## DATA BLOCK

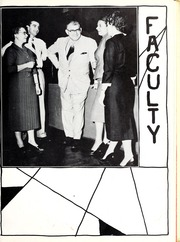 Page 9, 1958 Edition, Pierceton High School - Echoes Yearbook (Pierceton, IN) online yearbook collection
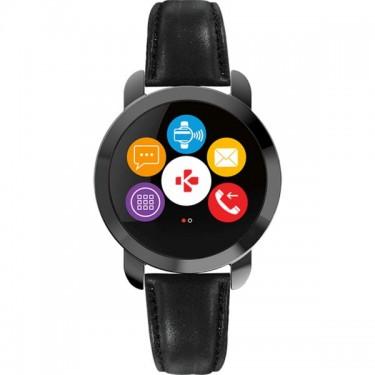 Smartwatch Mykronoz Zecircle 2 Premium Black
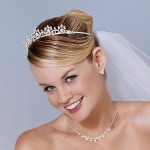 wedding hairstyles updos hair 2009 trend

## WHAT IS REQUIRED
Give the data again exactly as it stands, apart from the pictures.

## SOLUTION TO THE PROBLEM
 Page 9, 1958 Edition, Pierceton High School - Echoes Yearbook (Pierceton, IN) online yearbook collection
 Smartwatch Mykronoz Zecircle 2 Premium Black
 wedding hairstyles updos hair 2009 trend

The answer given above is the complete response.